Source extract:
Section : CURRENT ISSUES
Issue Date : 8 / 1987  2,105 Words
Author : Ronald Baxter
Ronald Baxter, a former British diplomat and journalist who spent 20 years in Asia, is currently an international affairs consultant.

       Europe's first female prime minister, Britain's Margaret Thatcher, made further history on June 11, when she won a third successive term of office in another landslide election victory. She is the first prime minister in this century to do so. Only Lord Liverpool won more elections - he won his fourth in 1814, when Napoleon was still alive. Polls taken immediately after Thatcher's election show that a majority of supporters want her to run for a fourth term in 1992. This time Thatcher swept most of England, doing less well in Scotland.
       
        It was the most significant general election in Britain since the end of World War II, when the Labour Party created a sensation by ousting Tory leader Winston Churchill. Eight years of leadership by Margaret Thatcher changed all that.
       
        The choice before the electorate this time was not just between the policy commitments of the parties, but between the very different philosophies that underlie them. The conservatives, under Thatcher, are convinced that the wealth created by a highly charged economy, with low taxes and minimal inflation, will slowly but surely enrich the entire population and provide the money for social benefits - so dear to Britons of all political persuasions - to help those who cannot help themselves. The Labour Party believes that individual self-interest refutes this theory, and that the greatest happiness of the greatest number can be obtained only by corporatism and state control ensuring a fair division and distribution of wealth.

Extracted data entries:
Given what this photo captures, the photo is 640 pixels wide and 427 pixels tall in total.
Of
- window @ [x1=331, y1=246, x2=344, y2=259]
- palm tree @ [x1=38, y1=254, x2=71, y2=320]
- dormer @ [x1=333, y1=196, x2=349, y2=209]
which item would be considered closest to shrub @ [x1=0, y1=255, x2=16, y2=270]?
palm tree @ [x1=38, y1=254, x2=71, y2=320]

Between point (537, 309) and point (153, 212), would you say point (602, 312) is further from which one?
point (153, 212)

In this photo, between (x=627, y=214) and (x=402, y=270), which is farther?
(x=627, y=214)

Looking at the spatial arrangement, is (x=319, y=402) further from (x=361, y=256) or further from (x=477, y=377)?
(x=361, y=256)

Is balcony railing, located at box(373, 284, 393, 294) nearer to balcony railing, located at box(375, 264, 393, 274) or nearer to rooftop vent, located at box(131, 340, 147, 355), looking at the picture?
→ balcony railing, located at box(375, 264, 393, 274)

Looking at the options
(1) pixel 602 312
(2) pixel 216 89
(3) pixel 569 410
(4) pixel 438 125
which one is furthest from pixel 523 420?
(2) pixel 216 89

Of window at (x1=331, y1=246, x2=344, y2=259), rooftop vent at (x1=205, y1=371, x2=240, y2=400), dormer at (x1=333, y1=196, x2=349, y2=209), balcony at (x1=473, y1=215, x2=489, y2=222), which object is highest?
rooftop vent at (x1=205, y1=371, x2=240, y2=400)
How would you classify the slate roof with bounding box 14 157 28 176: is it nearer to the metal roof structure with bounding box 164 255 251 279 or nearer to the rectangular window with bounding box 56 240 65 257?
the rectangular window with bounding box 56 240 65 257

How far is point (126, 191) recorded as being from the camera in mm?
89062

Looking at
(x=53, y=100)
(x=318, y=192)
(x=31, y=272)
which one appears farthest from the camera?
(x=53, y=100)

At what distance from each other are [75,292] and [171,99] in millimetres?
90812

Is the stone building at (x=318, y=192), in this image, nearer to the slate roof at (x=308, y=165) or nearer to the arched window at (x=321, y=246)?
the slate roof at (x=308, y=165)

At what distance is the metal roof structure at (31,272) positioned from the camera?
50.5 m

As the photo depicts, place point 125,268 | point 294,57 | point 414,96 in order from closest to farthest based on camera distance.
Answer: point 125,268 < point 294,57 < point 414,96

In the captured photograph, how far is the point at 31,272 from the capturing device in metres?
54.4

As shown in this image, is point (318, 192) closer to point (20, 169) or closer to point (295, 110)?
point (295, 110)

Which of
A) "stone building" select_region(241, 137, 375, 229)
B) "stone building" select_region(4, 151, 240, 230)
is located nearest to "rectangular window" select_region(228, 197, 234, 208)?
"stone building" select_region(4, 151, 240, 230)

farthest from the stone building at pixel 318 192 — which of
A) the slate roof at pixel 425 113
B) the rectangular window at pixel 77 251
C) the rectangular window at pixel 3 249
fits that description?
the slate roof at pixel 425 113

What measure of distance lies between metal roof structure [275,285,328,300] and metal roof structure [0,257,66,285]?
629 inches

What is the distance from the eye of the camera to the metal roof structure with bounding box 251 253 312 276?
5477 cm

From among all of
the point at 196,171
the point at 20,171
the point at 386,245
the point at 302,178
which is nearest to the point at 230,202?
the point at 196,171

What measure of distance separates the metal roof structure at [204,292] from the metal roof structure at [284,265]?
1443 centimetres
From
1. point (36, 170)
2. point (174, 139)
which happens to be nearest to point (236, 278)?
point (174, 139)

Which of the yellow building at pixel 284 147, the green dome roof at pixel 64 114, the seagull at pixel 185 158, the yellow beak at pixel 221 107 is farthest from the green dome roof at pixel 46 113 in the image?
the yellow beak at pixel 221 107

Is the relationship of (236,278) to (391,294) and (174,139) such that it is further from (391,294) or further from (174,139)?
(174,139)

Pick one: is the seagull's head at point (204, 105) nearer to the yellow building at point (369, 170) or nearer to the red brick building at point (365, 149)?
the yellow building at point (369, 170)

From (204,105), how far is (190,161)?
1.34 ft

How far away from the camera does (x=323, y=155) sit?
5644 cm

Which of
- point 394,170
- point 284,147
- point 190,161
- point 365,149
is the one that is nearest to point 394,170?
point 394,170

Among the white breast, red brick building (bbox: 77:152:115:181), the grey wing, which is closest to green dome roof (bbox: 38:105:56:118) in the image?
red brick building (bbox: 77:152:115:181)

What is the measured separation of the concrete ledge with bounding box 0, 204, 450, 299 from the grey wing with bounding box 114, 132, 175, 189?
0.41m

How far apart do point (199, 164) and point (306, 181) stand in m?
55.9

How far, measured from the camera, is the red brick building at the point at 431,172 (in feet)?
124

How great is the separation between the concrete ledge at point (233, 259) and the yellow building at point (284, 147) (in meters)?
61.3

Instruction 1: In the article on the 1987 British election, on what date did Margaret Thatcher win her third successive term of office?
Instruction 2: Reproduce from the article on the 1987 British election everything from "The choice before" down to "distribution of wealth.".

Response 1: June 11

Response 2:
The choice before the electorate this time was not just between the policy commitments of the parties, but between the very different philosophies that underlie them. The conservatives, under Thatcher, are convinced that the wealth created by a highly charged economy, with low taxes and minimal inflation, will slowly but surely enrich the entire population and provide the money for social benefits - so dear to Britons of all political persuasions - to help those who cannot help themselves. The Labour Party believes that individual self-interest refutes this theory, and that the greatest happiness of the greatest number can be obtained only by corporatism and state control ensuring a fair division and distribution of wealth.